Lake Wobegon at UM: B+ Is Now The Average Grade
A professor who has crusaded against grade inflation by gathering and publicizing data has released his largest analysis to date -- and it suggests that grade inflation continues to be a broad problem across much of higher education. The figures may embarrass some colleges and renew a debate over whether students experience enough rigor.
The new analysis found that the average grade-point average at private colleges rose from 3.09 in 1991 to 3.30 in 2006 (see bottom chart above). At public colleges and universities, the increase was from 2.85 to 3.01 over the same time period. The study also examines -- and seeks to refute -- the idea that students are earning better grades simply because they are better prepared. The greatest increases in grades appear to be coming at flagship public universities in the South and at selective liberal arts colleges.

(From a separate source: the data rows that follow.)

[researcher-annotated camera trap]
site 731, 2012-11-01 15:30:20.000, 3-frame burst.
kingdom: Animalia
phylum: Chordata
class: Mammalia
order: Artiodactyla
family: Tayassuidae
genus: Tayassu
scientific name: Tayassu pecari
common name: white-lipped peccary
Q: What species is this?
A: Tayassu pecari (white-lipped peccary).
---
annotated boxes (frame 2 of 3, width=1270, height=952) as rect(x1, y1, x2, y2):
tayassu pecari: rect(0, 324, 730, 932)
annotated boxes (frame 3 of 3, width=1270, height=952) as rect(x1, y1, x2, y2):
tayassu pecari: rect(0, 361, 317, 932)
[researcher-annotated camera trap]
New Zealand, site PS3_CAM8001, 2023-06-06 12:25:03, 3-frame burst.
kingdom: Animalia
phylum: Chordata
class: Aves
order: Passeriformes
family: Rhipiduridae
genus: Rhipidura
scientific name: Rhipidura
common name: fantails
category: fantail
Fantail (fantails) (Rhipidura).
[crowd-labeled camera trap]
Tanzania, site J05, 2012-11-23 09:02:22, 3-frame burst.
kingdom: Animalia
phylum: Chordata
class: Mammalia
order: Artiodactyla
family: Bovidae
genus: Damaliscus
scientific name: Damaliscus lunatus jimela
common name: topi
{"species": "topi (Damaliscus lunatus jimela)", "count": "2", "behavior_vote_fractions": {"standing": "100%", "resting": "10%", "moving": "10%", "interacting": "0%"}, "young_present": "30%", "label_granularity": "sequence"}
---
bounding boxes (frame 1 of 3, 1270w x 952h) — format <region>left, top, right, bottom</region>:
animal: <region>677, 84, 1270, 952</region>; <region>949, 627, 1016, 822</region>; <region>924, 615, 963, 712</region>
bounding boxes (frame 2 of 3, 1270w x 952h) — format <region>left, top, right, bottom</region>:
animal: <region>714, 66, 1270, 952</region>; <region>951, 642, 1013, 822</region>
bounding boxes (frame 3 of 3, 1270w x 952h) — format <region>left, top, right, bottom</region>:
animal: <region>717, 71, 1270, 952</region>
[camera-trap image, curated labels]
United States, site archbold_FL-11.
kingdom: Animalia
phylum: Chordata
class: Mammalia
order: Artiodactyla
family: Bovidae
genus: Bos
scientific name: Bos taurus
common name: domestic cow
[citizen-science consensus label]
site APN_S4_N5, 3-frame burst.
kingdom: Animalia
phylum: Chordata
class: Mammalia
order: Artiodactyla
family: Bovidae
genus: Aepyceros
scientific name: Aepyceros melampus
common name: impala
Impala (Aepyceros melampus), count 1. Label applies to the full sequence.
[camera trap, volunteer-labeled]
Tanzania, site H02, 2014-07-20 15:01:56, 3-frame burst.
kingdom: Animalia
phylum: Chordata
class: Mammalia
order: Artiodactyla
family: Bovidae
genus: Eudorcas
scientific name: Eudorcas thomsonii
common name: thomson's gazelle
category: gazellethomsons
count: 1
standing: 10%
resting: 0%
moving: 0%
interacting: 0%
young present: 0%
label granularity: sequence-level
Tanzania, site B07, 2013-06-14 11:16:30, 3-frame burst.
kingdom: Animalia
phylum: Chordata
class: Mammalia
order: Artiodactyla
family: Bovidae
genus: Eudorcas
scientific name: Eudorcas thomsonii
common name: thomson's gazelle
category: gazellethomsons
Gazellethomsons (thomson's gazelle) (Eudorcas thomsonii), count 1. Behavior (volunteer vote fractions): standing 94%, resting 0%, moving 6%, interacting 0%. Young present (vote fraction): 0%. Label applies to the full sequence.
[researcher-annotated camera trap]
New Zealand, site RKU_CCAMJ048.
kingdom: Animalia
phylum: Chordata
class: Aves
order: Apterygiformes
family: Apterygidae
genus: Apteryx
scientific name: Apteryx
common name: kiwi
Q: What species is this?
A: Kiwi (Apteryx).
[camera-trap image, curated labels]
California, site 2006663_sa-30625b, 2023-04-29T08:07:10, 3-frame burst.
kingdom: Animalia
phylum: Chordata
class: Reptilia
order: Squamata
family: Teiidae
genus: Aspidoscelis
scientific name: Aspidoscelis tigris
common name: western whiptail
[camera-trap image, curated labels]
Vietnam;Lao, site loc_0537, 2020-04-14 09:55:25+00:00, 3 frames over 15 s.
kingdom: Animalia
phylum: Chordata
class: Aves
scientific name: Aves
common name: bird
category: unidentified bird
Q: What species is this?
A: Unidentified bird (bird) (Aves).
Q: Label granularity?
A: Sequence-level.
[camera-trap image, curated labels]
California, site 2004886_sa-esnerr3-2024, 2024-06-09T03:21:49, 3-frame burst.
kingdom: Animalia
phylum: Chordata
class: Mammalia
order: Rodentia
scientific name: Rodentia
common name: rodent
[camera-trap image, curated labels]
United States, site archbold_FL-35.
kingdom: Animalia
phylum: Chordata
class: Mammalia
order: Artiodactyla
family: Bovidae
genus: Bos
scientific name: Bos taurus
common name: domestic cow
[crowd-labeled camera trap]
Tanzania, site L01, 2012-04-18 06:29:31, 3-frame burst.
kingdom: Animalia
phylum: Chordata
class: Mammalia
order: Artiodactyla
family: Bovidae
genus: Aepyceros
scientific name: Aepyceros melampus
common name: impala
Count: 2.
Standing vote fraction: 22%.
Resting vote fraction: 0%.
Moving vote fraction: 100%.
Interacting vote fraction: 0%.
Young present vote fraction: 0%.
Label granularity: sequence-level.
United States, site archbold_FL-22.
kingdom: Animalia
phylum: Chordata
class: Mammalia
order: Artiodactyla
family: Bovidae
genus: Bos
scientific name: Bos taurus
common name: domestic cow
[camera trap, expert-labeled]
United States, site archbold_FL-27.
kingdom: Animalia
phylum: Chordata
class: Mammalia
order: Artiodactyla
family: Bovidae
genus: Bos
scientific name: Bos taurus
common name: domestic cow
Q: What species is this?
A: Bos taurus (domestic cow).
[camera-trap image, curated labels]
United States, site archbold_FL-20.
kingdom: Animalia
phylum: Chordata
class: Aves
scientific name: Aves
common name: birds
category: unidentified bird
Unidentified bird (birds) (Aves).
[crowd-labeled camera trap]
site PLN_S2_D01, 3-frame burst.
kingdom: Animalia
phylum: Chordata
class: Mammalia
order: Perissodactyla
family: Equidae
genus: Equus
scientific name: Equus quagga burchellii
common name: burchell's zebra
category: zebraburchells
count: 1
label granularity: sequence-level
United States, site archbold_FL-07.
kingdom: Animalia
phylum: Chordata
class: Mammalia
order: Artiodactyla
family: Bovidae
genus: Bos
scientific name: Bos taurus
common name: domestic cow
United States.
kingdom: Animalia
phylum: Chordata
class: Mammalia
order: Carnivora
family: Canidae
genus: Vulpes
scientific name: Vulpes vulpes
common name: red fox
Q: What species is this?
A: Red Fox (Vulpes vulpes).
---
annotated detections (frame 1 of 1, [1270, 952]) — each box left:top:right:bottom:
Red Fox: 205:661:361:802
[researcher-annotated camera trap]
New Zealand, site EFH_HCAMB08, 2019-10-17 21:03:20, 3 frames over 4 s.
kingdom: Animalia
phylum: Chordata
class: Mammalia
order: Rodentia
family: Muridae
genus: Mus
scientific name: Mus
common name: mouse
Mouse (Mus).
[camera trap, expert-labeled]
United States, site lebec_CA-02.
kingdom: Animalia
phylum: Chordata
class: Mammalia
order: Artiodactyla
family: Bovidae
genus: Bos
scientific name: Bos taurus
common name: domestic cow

The study was done by Stuart Rojstaczer, a retired Duke University professor who created GradeInflation.com to document these trends. For this study, he significantly expanded the numbers of institutions examined, and the time frame.
Faculty members have not fulfilled the responsibilities associated with their proclaimed right to be the final judges of student performance. In shirking that duty, they have also neglected their broader obligations to society: Teachers weaken rather than bolster the commonweal when they fail to award meaningful grades. Grading laxness at all levels of American education has contributed directly or indirectly to a variety of problems, including declining scores on the SAT, decreases in the ability of American undergraduate and graduate students to understand prose, and poor training in mathematics and science, which puts American students behind their peers in many European and Asian countries.
~Michael Gordon, professor of management at Rutgers University
MP: Using annual GPA data back to 1951 for the University of Michigan (data here), the top chart above shows that the average GPA increased from 2.57 in 1951 (letter grade of B-/C+) to 3.27 in 2009 (about B+).